Loeffler’s campaign used catchphrases from Warnock’s previous sermons to accuse him of being anti-weapons, anti-military, anti-police and anti-Israel. Warnock’s campaign said these clips were taken out of context and did not reflect their positions.

A coalition of black pastors in Georgia wrote an open letter in late December to Loeffler asking him to stop characterizing Warnock as “radical” or “socialist”.

“We see his attacks on Warnock as a broader attack on the Black Church and the faith traditions we uphold,” said the pastors.

Loeffler tried to link Warnock to a 1995 visit by Cuban communist leader Fidel Castro to a church where he had been a youth pastor. Warnock said he never met Castro, and PolitiFact found no evidence that he was involved in decisions about appearance.

Meanwhile, Warnock criticized Loeffler for taking a photo at a campaign event with white supremacist Chester Doles, a former leader of the Ku Klux Klan and a member of the neo-Nazi National Alliance.

“Kelly had no idea who he was, and if she did, she would have thrown him out immediately because we condemned in the strongest terms everything he stands for,” Loeffler’s spokesman Stephen Lawson told The Atlanta Journal-Constitution.

Republican Party Governor Brian Kemp has named Loeffler in part to appeal to the more moderate suburban women who are moving away from the Republican Party in response to Donald Trump’s presidency. Although Loeffler has previously supported Senator Mitt Romney, she has sided strongly with Trump since becoming a senator, including supporting his baseless allegations of widespread electoral fraud.

Loeffler refused to acknowledge Biden’s victory or that the president-elect won Georgia’s electoral votes. She announced in a note on Monday night that she would oppose the certification of the results of the Electoral College on Wednesday, a maneuver that should fail. The move came after Trump threatened Georgia’s Republican Secretary of State, Raffensperger, by phone and pressured the electoral officer to find popular votes that would skew the count in his favor and overturn the election results.

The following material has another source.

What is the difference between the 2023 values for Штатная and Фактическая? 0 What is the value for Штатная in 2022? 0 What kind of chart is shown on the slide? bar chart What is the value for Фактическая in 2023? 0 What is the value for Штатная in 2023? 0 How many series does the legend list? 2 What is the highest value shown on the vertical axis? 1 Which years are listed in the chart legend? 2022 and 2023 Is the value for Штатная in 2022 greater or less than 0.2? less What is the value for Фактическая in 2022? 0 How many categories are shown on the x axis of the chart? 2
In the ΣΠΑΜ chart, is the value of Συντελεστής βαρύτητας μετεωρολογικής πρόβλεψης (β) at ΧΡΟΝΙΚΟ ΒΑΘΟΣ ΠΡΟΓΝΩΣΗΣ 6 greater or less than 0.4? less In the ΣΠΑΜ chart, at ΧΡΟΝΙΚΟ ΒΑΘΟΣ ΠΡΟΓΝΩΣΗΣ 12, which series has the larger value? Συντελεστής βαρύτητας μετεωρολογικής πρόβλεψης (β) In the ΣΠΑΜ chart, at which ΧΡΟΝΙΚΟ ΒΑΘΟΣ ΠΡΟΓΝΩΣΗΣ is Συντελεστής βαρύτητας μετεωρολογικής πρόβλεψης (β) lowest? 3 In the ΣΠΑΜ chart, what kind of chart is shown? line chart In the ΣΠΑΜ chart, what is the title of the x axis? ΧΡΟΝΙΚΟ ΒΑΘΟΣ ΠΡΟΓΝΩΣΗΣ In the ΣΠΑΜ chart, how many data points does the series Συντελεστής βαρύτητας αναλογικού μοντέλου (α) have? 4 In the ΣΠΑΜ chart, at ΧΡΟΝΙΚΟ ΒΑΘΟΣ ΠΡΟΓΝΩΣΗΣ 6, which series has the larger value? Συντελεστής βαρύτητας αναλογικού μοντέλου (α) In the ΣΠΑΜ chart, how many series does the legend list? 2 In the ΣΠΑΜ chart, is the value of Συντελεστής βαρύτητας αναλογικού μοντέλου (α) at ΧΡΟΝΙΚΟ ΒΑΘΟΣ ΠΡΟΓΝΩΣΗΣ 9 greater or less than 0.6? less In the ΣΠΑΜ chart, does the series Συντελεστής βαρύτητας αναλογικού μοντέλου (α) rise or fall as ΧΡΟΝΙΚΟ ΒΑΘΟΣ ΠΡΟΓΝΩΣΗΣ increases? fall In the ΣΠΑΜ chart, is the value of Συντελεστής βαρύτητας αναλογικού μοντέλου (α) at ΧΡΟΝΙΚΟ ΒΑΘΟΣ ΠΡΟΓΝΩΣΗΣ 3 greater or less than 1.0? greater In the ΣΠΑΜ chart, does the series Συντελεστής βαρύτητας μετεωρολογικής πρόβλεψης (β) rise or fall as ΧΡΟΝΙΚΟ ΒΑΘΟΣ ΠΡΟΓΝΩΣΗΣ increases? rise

“Senator Loeffler has a responsibility to speak out against unfounded allegations of fraud, to defend Georgia’s election and to put Georgia ahead of herself. She did not and will never do so,” Warnock said in a statement on Sunday.

Warnock repeatedly accused Loeffler, one of the wealthiest members of Congress, of insider trading, saying she used the private knowledge she was given as a senator on the coronavirus pandemic to make beneficial stock deals in early 2020.

“She got rid of millions of dollars in shares, downplayed it and, when she could help ordinary people, she didn’t. And the people of Georgia haven’t seen relief in months,” Warnock said in a December 6 debate against Loeffler.

Loeffler and her husband, Jeffrey Sprecher, president of the New York Stock Exchange and president and CEO of his holding company Intercontinental Exchange, were examined in March for negotiations involving sales of up to $ 3 million in bonds. These sales occurred just before the stock market indexes fell dramatically in response to the Covid spread in the US

The senator’s investment activities led to investigations by the Justice Department, but prosecutors refused to open the charges. Loeffler has repeatedly denied allegations of illegal or improper stock trading.

Loeffler praised the CARES Act and the approval of Covid’s recent $ 900 billion relief bill as proof that it brought the necessary help to Georgian warriors during the pandemic. Democrats, she said, stopped efforts to approve an aid package earlier.

When Trump pushed for $ 2,000 higher stimulus checks, Warnock took the opportunity to criticize Loeffler for opposing a higher direct payment early in Covid’s relief negotiations. Loeffler later broke with many Senate Republicans to support the president’s push for $ 2,000 in direct payments to Americans.

The seat will be re-elected in 2022 for a six-year term in the Senate.